Why India Is The Most Expensive Asian Market

For index investors in Asia, India’s Sensex has been the best bet this year even as emerging markets face multiple headwinds.

The 30-share S&P BSE Sensex has returned 11.05 percent so far this year. While that may pale in comparison to the 28 percent surge in 2017, it has outperformed Asian peers. And that pushed the index’s 12-month forward price-to-earnings multiple to 19 times, making it the most expensive in the region.

Why India Is The Most Expensive Asian Market

While the broader markets lagged, the Sensex was in large part helped by domestic flows worth $10 billion (Rs 67,832 crore) into equity funds, according to Bloomberg. That’s in contrast with the selloff by foreign funds on a year-to-date basis.

The average global emerging markets fund allocation is currently at its lowest level since the early second quarter of 2015, according to a recent EPFR Global statement. Rising fuel prices, threat of a trade war between China and the U.S. and rising rates in the U.S. contributed to foreign investors pulling out of emerging markets this year.
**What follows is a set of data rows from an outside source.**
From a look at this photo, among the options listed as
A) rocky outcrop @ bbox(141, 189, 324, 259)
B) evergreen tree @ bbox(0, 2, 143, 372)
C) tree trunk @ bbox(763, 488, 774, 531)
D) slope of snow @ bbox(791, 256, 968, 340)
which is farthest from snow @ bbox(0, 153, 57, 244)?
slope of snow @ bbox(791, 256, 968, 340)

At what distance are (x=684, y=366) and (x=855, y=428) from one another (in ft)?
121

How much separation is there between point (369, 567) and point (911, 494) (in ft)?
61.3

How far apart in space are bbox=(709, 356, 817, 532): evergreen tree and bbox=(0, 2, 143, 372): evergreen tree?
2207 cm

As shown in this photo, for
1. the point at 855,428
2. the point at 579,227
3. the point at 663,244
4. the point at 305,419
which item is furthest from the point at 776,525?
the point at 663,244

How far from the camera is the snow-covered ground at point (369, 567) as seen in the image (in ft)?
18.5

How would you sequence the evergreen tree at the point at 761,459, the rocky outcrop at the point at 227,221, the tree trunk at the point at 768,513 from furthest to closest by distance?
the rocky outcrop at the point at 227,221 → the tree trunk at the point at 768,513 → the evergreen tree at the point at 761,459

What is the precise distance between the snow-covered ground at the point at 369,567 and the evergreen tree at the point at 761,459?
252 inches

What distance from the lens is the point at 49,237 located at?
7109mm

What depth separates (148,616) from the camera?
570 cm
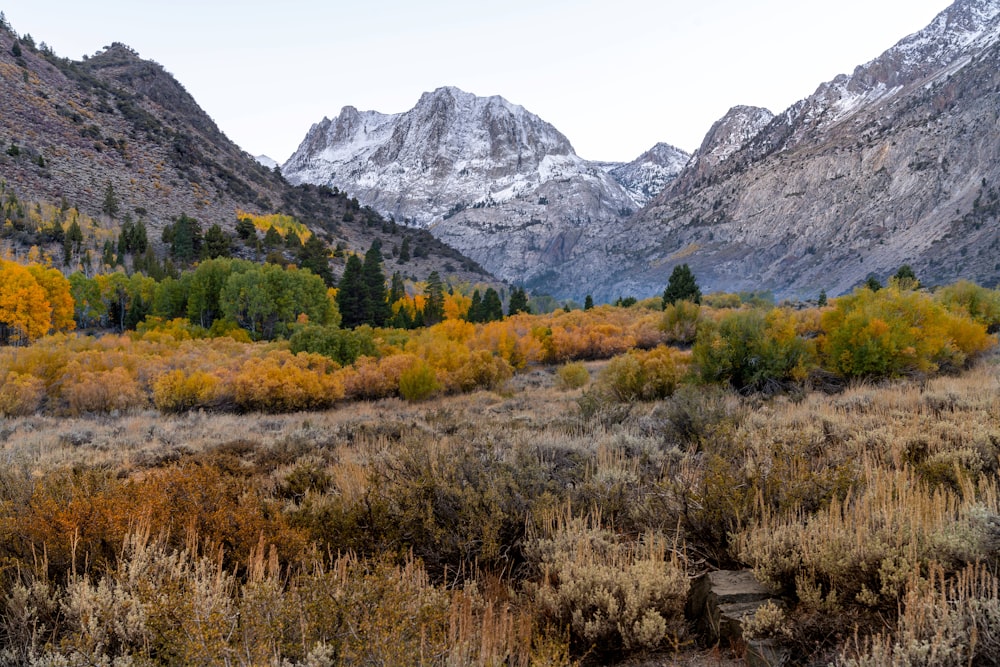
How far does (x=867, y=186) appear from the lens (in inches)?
5022

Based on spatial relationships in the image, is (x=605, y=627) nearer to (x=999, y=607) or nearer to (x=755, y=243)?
(x=999, y=607)

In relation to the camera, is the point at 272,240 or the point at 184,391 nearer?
the point at 184,391

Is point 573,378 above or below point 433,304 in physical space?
below

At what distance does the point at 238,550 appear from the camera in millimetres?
3777

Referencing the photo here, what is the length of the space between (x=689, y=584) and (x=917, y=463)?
3.44 metres

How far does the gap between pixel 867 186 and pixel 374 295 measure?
434 ft

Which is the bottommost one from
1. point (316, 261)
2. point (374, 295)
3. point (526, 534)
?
point (526, 534)

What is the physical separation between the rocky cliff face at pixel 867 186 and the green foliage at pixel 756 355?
98.2 metres

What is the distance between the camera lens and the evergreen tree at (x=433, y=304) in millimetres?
49594

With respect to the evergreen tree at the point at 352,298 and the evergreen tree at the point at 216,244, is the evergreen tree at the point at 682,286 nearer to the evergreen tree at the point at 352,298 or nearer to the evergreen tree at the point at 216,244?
the evergreen tree at the point at 352,298

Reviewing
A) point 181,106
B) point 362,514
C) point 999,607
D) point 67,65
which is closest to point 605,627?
point 999,607

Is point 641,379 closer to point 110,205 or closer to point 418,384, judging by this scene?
point 418,384

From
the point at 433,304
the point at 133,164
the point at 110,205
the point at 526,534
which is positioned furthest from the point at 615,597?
the point at 133,164

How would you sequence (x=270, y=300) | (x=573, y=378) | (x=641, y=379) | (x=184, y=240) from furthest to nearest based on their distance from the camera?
(x=184, y=240) < (x=270, y=300) < (x=573, y=378) < (x=641, y=379)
But India’s outperformance stems from the fact that it’s not the epicentre of trade tensions.

India is a very small part of the global supply chain, making the case of global money coming into the country in the event of a trade war, according to Bharat Iyer, head of India Equity Research at JP Morgan.

The financial crisis in Turkey poses another threat to other emerging markets. But India is expected to remain insulated. Neelkanth Mishra, director in charge of equity research at Credit Suisse, said concerns over the rupee have abated. Despite making the largest one-day move in more than a year, the Indian unit is only tracking the U.S. dollar, he wrote in a note. “We are unlikely to see meaningful weakness and volatility specific to the rupee.”

Also read: Rupee Hits 70/$-Mark For First Time

A steady improvement in corporate earnings also lends support with the other key Indian benchmark Nifty’s earnings per share expected to grow at an annualised rate of 23 percent in three years through March 2020, according to a report by Motilal Ostwal Securities.

The geopolitical environment currently within most countries is rough, leading to lack of inflows, according to Nilesh Shah of Envision Capital. India, however, seems to be on a stronger footing as the government has been perceived to be taking steps in the right direction to curb Inflation, tackle fiscal deficit challenges and revive the investment cycle, he said. Shah expects fund allocation to emerging markets to increase if the global market environment remains sanguine.

Vikas Khemani, president and chief executive officer at Edelweiss Securities, said a favorable consumption-driven demand and a pick-up in the investment cycle will also help. But concerns remain.

According to Khemani, India still faces an upside risk in the near term in the run-up to the next general election, and the possibility of further interest rate hikes by the RBI to keep the Inflation within their target range of 4 percent.